Chris Blaschuk, manager of the Calgary Parking Authority, says the city came up with the fee structure in 2020.

"The fee schedule is designed to be revenue-neutral and cover the costs of the program," he said.

"Revenues from parking are generally returned to the city to fund different initiatives and priorities of city council."

He says there are residential parking zones all over the city, typically around where there is a concentration of traffic at certain times of day, near LRT stations, hospitals, universities and within communities in the inner city.

"It really gives them priority access to the parking in areas where there's lots of parking congestion," he said.

"And that certainly is maintained with the changes to the program.
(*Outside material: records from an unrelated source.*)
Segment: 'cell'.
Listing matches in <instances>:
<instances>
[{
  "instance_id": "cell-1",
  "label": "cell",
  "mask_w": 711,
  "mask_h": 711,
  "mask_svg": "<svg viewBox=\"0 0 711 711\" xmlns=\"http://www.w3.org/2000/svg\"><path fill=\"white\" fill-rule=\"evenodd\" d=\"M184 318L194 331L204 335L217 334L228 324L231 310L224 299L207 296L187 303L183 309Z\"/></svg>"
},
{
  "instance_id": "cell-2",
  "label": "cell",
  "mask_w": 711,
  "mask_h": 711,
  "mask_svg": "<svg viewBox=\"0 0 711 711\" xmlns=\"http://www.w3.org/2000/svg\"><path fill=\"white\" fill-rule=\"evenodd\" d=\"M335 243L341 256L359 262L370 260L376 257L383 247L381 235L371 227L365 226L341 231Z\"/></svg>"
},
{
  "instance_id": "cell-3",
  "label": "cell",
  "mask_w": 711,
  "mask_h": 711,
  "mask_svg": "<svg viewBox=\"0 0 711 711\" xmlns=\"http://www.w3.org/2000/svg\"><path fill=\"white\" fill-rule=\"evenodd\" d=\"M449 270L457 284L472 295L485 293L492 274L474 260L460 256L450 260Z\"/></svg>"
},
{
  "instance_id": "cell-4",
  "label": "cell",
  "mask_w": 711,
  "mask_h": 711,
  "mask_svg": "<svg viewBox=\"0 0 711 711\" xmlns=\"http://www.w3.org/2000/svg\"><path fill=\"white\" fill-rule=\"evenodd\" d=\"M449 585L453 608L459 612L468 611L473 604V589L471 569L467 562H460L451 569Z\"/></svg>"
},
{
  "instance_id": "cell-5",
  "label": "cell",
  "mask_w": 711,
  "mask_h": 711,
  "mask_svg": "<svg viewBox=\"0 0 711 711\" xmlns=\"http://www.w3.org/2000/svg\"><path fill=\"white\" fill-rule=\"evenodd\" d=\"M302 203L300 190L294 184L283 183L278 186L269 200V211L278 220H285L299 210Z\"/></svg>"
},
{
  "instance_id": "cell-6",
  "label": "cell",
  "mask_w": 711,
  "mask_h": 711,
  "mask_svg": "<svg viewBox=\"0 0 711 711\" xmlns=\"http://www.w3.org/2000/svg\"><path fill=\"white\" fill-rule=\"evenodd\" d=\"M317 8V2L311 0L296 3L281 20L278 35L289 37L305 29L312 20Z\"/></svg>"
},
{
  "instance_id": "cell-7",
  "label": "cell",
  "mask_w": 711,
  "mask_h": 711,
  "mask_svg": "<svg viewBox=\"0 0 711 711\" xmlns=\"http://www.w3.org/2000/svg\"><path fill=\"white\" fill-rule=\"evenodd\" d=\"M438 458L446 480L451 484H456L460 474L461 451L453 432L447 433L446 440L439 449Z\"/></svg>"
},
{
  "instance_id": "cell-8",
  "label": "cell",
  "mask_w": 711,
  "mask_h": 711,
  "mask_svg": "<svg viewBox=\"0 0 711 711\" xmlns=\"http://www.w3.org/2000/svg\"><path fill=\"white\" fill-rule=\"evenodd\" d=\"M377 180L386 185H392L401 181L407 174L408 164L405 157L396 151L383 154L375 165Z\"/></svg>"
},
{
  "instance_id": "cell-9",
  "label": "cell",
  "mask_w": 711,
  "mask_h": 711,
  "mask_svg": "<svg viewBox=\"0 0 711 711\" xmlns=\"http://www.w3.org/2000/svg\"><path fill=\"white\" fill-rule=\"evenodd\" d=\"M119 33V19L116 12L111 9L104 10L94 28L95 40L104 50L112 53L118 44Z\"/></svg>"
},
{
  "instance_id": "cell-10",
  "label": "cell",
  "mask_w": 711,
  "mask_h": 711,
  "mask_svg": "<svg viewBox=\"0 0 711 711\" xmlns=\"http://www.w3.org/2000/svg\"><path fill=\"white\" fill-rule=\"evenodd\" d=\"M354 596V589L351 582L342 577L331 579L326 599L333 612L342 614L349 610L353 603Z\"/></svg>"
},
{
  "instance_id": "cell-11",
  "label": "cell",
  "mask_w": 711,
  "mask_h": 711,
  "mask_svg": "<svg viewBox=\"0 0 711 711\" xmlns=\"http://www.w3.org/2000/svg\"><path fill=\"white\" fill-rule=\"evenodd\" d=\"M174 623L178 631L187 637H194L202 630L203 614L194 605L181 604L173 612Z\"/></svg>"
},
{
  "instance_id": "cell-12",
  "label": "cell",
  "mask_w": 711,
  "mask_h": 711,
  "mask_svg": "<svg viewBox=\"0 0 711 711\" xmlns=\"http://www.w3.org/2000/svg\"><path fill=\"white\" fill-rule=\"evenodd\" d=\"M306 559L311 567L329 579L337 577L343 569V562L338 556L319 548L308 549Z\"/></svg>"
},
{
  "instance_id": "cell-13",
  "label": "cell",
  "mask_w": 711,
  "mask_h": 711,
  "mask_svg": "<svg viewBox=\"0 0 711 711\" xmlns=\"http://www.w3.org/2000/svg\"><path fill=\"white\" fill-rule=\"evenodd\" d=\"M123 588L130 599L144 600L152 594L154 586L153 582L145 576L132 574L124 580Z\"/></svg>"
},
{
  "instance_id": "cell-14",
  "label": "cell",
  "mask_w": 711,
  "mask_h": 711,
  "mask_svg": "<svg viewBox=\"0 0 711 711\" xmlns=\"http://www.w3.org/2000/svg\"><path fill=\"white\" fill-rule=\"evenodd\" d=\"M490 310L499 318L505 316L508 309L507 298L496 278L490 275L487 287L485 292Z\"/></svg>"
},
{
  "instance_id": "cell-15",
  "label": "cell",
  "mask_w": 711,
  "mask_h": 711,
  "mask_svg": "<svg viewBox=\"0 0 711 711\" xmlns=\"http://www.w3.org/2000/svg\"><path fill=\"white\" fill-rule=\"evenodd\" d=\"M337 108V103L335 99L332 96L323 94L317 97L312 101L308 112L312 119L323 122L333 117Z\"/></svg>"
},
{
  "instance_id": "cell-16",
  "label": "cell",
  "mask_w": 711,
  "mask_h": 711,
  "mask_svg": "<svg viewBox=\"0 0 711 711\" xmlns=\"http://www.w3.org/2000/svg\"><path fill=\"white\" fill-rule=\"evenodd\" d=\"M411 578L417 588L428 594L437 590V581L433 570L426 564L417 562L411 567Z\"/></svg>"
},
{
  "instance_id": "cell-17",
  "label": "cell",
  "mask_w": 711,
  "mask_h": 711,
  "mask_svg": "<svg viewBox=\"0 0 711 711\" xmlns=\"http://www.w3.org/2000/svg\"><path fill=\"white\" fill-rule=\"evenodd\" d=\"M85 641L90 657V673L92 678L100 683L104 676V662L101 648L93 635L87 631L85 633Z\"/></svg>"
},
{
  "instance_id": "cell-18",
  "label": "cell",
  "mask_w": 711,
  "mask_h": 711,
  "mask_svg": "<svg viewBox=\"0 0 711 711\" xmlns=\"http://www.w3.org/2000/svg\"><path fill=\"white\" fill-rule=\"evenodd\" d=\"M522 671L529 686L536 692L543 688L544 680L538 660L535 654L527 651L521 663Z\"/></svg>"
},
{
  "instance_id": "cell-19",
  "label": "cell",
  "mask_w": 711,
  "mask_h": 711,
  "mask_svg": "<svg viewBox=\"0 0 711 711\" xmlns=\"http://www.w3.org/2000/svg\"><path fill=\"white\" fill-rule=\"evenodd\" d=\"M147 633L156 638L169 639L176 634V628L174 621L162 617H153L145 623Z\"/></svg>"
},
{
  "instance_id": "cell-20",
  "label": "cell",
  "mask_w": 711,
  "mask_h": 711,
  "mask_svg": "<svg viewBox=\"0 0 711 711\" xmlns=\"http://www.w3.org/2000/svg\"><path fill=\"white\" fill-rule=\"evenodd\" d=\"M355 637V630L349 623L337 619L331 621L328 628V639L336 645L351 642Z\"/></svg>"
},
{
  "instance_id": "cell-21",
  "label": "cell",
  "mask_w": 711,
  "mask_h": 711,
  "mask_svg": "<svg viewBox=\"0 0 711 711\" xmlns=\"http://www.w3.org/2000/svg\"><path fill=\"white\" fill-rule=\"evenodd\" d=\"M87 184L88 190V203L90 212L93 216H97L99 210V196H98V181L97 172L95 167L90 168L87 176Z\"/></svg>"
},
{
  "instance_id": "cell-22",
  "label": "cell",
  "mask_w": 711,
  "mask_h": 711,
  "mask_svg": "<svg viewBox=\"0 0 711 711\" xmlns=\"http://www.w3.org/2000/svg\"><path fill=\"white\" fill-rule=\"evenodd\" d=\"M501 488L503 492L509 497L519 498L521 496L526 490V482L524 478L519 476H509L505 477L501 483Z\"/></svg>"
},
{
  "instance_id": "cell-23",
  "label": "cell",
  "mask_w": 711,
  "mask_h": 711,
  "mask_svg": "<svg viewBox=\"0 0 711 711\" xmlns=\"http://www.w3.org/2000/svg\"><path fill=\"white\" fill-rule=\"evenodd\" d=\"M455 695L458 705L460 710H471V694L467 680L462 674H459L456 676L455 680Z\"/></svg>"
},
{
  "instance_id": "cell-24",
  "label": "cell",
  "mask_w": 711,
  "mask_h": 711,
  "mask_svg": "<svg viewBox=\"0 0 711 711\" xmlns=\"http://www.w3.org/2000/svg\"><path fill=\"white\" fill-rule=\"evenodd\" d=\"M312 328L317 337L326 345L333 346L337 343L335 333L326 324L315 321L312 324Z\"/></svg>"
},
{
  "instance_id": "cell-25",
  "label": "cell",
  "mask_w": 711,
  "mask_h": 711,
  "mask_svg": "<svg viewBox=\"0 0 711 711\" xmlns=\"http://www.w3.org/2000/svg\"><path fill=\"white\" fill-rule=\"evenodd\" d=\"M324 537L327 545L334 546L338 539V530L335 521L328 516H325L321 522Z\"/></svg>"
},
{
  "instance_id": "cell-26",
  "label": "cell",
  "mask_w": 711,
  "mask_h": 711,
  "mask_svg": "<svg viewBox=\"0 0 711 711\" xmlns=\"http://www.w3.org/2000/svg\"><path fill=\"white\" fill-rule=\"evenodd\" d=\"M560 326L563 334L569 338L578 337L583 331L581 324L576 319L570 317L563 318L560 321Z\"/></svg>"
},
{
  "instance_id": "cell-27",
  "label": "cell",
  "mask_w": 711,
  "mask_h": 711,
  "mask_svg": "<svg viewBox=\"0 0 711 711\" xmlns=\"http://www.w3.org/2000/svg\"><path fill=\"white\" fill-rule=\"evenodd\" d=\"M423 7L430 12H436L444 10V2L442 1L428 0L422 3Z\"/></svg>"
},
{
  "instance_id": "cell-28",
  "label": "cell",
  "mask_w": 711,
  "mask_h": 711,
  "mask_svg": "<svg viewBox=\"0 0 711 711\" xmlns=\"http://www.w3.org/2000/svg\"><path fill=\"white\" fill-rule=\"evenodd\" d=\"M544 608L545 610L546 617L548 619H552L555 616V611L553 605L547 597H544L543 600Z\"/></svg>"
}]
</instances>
We're recovering the fee directly from those users rather than subsidizing it from the balance of the parking program."

Eric Winter has lived in the southeast community of Auburn Bay for eight years and doesn't like it.

He's retired and living on a fixed income.
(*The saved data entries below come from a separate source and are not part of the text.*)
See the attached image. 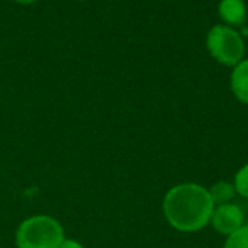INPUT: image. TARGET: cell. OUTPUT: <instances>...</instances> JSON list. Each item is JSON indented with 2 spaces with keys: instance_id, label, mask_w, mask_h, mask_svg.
Instances as JSON below:
<instances>
[{
  "instance_id": "cell-8",
  "label": "cell",
  "mask_w": 248,
  "mask_h": 248,
  "mask_svg": "<svg viewBox=\"0 0 248 248\" xmlns=\"http://www.w3.org/2000/svg\"><path fill=\"white\" fill-rule=\"evenodd\" d=\"M224 248H248V224L238 228L234 233L228 234Z\"/></svg>"
},
{
  "instance_id": "cell-10",
  "label": "cell",
  "mask_w": 248,
  "mask_h": 248,
  "mask_svg": "<svg viewBox=\"0 0 248 248\" xmlns=\"http://www.w3.org/2000/svg\"><path fill=\"white\" fill-rule=\"evenodd\" d=\"M58 248H83L78 241H73V240H63V243L60 245Z\"/></svg>"
},
{
  "instance_id": "cell-1",
  "label": "cell",
  "mask_w": 248,
  "mask_h": 248,
  "mask_svg": "<svg viewBox=\"0 0 248 248\" xmlns=\"http://www.w3.org/2000/svg\"><path fill=\"white\" fill-rule=\"evenodd\" d=\"M214 202L209 190L197 184H180L170 189L163 201V213L180 231H197L211 221Z\"/></svg>"
},
{
  "instance_id": "cell-6",
  "label": "cell",
  "mask_w": 248,
  "mask_h": 248,
  "mask_svg": "<svg viewBox=\"0 0 248 248\" xmlns=\"http://www.w3.org/2000/svg\"><path fill=\"white\" fill-rule=\"evenodd\" d=\"M219 16L228 24H243L247 9H245L243 0H221L219 4Z\"/></svg>"
},
{
  "instance_id": "cell-2",
  "label": "cell",
  "mask_w": 248,
  "mask_h": 248,
  "mask_svg": "<svg viewBox=\"0 0 248 248\" xmlns=\"http://www.w3.org/2000/svg\"><path fill=\"white\" fill-rule=\"evenodd\" d=\"M19 248H58L63 243V228L49 216H32L17 230Z\"/></svg>"
},
{
  "instance_id": "cell-9",
  "label": "cell",
  "mask_w": 248,
  "mask_h": 248,
  "mask_svg": "<svg viewBox=\"0 0 248 248\" xmlns=\"http://www.w3.org/2000/svg\"><path fill=\"white\" fill-rule=\"evenodd\" d=\"M234 190H236L240 196L248 197V165H245L243 169L236 173V179H234Z\"/></svg>"
},
{
  "instance_id": "cell-4",
  "label": "cell",
  "mask_w": 248,
  "mask_h": 248,
  "mask_svg": "<svg viewBox=\"0 0 248 248\" xmlns=\"http://www.w3.org/2000/svg\"><path fill=\"white\" fill-rule=\"evenodd\" d=\"M211 221H213V226L217 233L231 234L238 228L243 226V213L234 204H219L217 207H214Z\"/></svg>"
},
{
  "instance_id": "cell-5",
  "label": "cell",
  "mask_w": 248,
  "mask_h": 248,
  "mask_svg": "<svg viewBox=\"0 0 248 248\" xmlns=\"http://www.w3.org/2000/svg\"><path fill=\"white\" fill-rule=\"evenodd\" d=\"M231 89L240 102L248 104V60L236 65L231 73Z\"/></svg>"
},
{
  "instance_id": "cell-11",
  "label": "cell",
  "mask_w": 248,
  "mask_h": 248,
  "mask_svg": "<svg viewBox=\"0 0 248 248\" xmlns=\"http://www.w3.org/2000/svg\"><path fill=\"white\" fill-rule=\"evenodd\" d=\"M17 4H24V5H29V4H34L36 0H16Z\"/></svg>"
},
{
  "instance_id": "cell-7",
  "label": "cell",
  "mask_w": 248,
  "mask_h": 248,
  "mask_svg": "<svg viewBox=\"0 0 248 248\" xmlns=\"http://www.w3.org/2000/svg\"><path fill=\"white\" fill-rule=\"evenodd\" d=\"M214 204H226L234 196V187L228 182H219L209 190Z\"/></svg>"
},
{
  "instance_id": "cell-3",
  "label": "cell",
  "mask_w": 248,
  "mask_h": 248,
  "mask_svg": "<svg viewBox=\"0 0 248 248\" xmlns=\"http://www.w3.org/2000/svg\"><path fill=\"white\" fill-rule=\"evenodd\" d=\"M207 49L223 65H238L243 58L245 45L234 29L214 26L207 34Z\"/></svg>"
}]
</instances>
"Now, you have to pay for all of that," he said.

"You have to pay for the car, you have to pay for visitor parking on top of that."

Winter says the visitor permits also cost $75 each and the permit system was brought into his neighbourhood when the South Health Campus opened.

"So it was people that are going to visit the hospital and they take up all the street parking and then you can't park anywhere except blocks away from here," he said.

"That's why they put the permit parking into effect."

Kae Rieger and Patrick Dumas live in the community of Mission and say it's always a challenge to park.

"I work early in the morning," Dumas said.

"So I kind of luck out that I'm home by 10:30 or 11, so usually once I park, I don't move and I just walk around here to get my stuff but yeah, I do get a lot of anxiety with losing a parking spot."

Rieger doesn't like paying more for something that was free and questions where the revenue for the permits will end up.

"Paying extra when you already pay so much to live down here, it's a little bit harsh," she said.

"In the summer, especially when it comes to parking near the river, it gets impossible to do anything. We choose to not do certain things in order to just, like, keep the spot."

The city says any current permits expiring between May 23 and Sept. 30, will automatically be extended until Sept. 30 and there is no need to renew at this time.

Starting Aug. 1, residents may be able to renew or apply for and purchase a parking permit at the new fee structure.